Exercise objective: Extract every line starting at the line that contains "Is the white" and ending with the final line of the data, inclusive; give only those lines, word for word.

Stored rows:
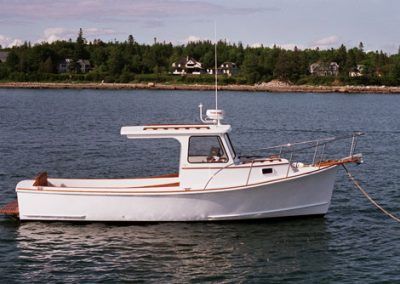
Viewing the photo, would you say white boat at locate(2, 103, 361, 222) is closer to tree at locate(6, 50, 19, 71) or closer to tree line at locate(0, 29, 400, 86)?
tree line at locate(0, 29, 400, 86)

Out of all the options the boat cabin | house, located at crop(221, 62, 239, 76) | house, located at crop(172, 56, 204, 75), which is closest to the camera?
the boat cabin

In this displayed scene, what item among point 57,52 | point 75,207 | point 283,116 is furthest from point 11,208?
point 57,52

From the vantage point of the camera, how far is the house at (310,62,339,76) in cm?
16238

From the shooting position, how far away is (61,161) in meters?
31.5

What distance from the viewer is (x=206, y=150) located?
1877cm

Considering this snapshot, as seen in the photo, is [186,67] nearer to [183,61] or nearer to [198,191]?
[183,61]

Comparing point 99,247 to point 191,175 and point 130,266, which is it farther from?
point 191,175

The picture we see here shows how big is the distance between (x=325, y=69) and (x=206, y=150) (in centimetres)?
14825

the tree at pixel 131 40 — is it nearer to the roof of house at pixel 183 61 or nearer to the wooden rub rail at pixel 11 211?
the roof of house at pixel 183 61

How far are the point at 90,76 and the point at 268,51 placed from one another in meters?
55.2

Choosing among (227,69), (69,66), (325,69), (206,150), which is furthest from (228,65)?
(206,150)

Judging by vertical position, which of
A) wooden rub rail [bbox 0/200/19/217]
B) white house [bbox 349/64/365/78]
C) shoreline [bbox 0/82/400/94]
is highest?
white house [bbox 349/64/365/78]

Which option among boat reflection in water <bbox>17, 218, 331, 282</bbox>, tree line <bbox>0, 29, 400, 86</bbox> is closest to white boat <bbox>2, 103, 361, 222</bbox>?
boat reflection in water <bbox>17, 218, 331, 282</bbox>

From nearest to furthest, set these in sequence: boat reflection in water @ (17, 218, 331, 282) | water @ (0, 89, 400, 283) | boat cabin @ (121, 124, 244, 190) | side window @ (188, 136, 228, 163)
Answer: water @ (0, 89, 400, 283)
boat reflection in water @ (17, 218, 331, 282)
boat cabin @ (121, 124, 244, 190)
side window @ (188, 136, 228, 163)
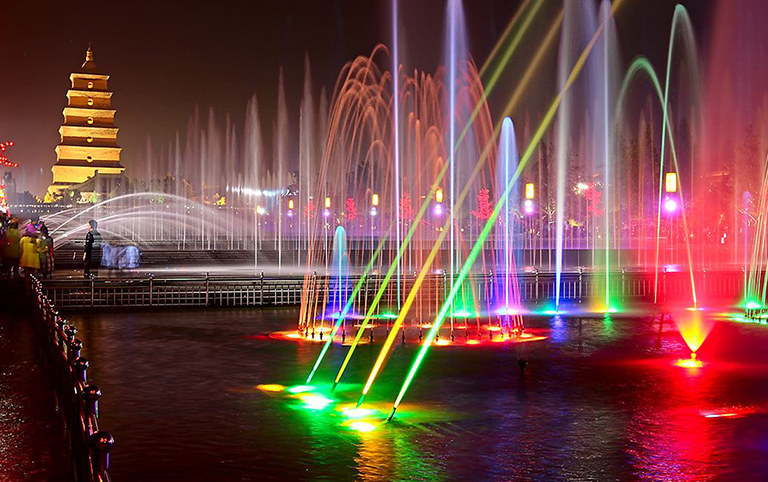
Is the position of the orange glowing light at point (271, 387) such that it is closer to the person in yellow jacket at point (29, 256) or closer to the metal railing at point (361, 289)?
the metal railing at point (361, 289)

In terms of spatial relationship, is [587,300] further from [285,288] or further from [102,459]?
[102,459]

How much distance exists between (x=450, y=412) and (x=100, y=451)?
593 centimetres

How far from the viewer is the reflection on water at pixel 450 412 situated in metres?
7.79

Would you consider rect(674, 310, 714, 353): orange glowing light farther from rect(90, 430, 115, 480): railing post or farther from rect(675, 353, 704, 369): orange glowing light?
rect(90, 430, 115, 480): railing post

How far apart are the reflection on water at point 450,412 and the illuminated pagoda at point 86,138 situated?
82.4 m

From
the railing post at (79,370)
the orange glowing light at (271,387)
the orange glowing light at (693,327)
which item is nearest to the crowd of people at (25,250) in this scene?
the orange glowing light at (271,387)

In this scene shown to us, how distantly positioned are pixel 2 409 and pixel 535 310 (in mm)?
14475

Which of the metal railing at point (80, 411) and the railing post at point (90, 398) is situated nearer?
the metal railing at point (80, 411)

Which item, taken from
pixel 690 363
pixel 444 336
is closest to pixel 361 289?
pixel 444 336

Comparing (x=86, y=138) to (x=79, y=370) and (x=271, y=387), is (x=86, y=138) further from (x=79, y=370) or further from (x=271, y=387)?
(x=79, y=370)

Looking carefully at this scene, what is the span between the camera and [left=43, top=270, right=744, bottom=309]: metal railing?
71.8 ft

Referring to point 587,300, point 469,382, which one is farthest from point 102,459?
point 587,300

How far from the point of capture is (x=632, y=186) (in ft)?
222

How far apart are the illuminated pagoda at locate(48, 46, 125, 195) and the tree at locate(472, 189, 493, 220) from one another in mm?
36765
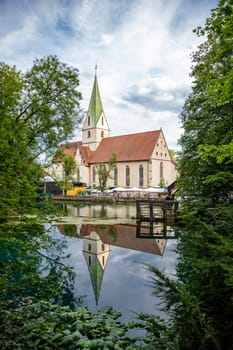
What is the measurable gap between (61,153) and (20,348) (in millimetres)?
7839

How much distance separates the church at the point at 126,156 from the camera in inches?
1917

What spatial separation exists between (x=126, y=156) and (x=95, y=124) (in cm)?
1340

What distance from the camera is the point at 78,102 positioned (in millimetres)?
10508

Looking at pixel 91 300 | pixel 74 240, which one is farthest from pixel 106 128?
pixel 91 300

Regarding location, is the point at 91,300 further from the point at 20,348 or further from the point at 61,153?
the point at 61,153

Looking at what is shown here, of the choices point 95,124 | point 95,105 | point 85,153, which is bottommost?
point 85,153

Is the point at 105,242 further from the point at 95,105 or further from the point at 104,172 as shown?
the point at 95,105

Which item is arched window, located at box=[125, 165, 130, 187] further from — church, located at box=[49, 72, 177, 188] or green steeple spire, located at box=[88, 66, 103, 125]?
green steeple spire, located at box=[88, 66, 103, 125]

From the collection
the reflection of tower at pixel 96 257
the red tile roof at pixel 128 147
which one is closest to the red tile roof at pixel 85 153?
the red tile roof at pixel 128 147

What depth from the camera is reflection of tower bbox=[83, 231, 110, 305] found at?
7723 mm

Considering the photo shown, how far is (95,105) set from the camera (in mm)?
60750

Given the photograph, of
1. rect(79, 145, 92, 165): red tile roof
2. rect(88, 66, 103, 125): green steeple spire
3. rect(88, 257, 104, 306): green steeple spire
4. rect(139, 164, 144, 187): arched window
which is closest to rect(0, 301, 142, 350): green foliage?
rect(88, 257, 104, 306): green steeple spire

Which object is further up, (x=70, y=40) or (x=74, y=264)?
(x=70, y=40)

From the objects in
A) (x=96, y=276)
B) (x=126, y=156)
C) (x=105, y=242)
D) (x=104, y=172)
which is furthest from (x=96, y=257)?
(x=126, y=156)
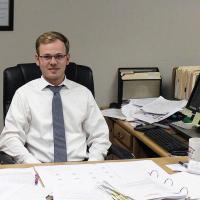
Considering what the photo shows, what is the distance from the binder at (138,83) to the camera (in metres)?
3.30

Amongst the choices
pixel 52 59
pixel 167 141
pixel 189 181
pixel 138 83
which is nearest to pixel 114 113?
pixel 138 83

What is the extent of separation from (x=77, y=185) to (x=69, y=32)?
1.83 m

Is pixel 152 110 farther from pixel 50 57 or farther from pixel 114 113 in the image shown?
pixel 50 57

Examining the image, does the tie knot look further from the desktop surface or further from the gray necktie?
the desktop surface

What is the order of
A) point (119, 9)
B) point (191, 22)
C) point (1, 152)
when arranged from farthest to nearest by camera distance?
point (191, 22)
point (119, 9)
point (1, 152)

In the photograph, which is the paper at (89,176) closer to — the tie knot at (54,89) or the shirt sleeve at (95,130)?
the shirt sleeve at (95,130)

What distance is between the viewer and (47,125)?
219cm

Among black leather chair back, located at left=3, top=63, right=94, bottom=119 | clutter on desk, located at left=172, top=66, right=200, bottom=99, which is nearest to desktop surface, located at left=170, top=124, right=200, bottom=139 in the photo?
black leather chair back, located at left=3, top=63, right=94, bottom=119

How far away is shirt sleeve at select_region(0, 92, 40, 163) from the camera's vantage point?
2066mm

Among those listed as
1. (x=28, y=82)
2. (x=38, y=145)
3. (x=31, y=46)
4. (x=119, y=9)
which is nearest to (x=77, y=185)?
(x=38, y=145)

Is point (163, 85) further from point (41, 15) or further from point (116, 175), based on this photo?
point (116, 175)

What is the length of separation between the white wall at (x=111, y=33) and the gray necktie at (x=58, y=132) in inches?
38.7

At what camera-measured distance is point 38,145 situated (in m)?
2.19

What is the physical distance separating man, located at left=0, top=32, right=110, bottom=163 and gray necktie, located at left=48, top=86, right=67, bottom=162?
0.01 m
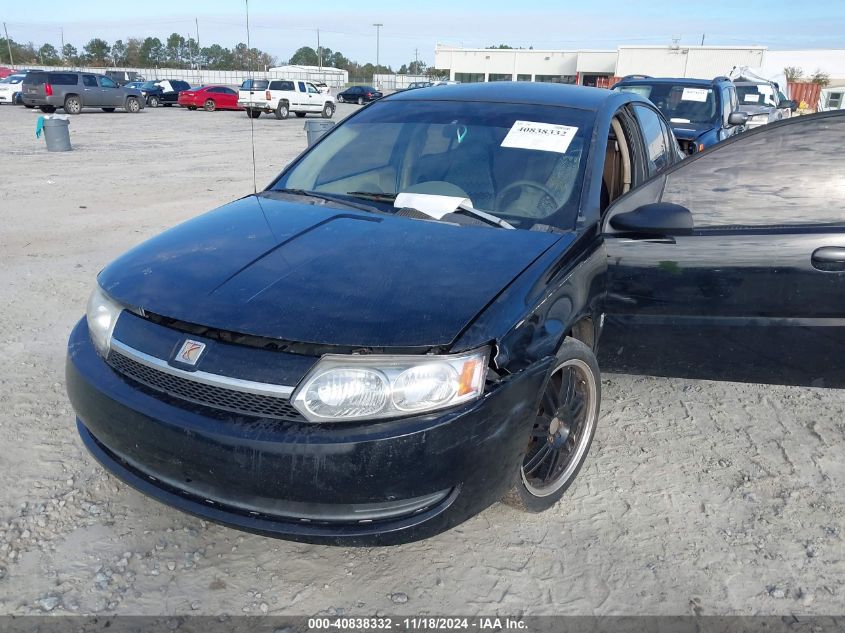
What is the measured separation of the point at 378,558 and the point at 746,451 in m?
1.90

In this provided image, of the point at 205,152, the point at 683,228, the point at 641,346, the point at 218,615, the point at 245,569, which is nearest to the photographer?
the point at 218,615

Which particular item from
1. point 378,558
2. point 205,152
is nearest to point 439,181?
point 378,558

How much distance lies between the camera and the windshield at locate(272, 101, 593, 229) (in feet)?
10.1

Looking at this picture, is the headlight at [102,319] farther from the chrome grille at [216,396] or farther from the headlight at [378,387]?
the headlight at [378,387]

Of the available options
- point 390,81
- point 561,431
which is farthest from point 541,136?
point 390,81

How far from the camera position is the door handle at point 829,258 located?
2.83 meters

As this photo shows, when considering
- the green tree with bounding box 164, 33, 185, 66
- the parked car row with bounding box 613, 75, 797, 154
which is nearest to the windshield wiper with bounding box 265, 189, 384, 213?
the parked car row with bounding box 613, 75, 797, 154

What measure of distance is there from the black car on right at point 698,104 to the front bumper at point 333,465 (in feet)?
27.7

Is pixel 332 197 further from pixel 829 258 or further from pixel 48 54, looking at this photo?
pixel 48 54

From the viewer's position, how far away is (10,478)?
2.88 meters

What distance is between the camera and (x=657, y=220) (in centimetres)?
283

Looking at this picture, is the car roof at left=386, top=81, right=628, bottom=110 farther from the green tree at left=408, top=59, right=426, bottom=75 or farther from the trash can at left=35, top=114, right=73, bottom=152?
the green tree at left=408, top=59, right=426, bottom=75

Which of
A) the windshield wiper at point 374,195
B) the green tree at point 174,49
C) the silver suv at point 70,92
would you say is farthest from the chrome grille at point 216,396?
the green tree at point 174,49

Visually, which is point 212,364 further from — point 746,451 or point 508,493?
point 746,451
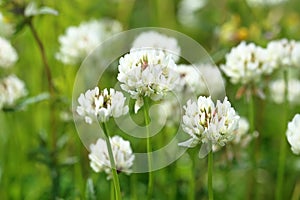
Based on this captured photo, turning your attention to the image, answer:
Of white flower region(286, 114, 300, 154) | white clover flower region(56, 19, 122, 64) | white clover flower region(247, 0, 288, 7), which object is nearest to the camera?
white flower region(286, 114, 300, 154)

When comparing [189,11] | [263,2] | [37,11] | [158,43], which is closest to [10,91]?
[37,11]

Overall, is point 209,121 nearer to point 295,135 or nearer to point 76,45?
point 295,135

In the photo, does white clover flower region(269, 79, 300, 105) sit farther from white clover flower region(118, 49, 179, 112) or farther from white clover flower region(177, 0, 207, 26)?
white clover flower region(118, 49, 179, 112)

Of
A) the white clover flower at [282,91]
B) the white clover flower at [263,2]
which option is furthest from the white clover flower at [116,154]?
the white clover flower at [263,2]

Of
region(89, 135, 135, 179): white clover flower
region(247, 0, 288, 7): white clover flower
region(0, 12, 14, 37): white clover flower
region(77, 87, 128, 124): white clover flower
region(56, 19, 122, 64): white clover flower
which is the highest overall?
region(247, 0, 288, 7): white clover flower

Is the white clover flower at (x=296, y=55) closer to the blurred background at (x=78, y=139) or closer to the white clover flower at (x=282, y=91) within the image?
the blurred background at (x=78, y=139)

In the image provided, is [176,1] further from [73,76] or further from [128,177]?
[128,177]

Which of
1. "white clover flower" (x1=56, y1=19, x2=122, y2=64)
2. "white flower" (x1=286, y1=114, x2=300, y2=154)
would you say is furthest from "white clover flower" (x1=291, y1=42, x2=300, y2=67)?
"white clover flower" (x1=56, y1=19, x2=122, y2=64)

Exercise solution:
Is the white clover flower at (x=296, y=55) closer to the blurred background at (x=78, y=139) or closer to the white clover flower at (x=282, y=91) within the image?
the blurred background at (x=78, y=139)

In the image provided, is [176,1] further from [73,76] or further from [128,177]?
[128,177]

Which of
1. "white clover flower" (x1=56, y1=19, x2=122, y2=64)
2. "white flower" (x1=286, y1=114, x2=300, y2=154)
would you say is furthest from "white clover flower" (x1=291, y1=42, x2=300, y2=67)?
"white clover flower" (x1=56, y1=19, x2=122, y2=64)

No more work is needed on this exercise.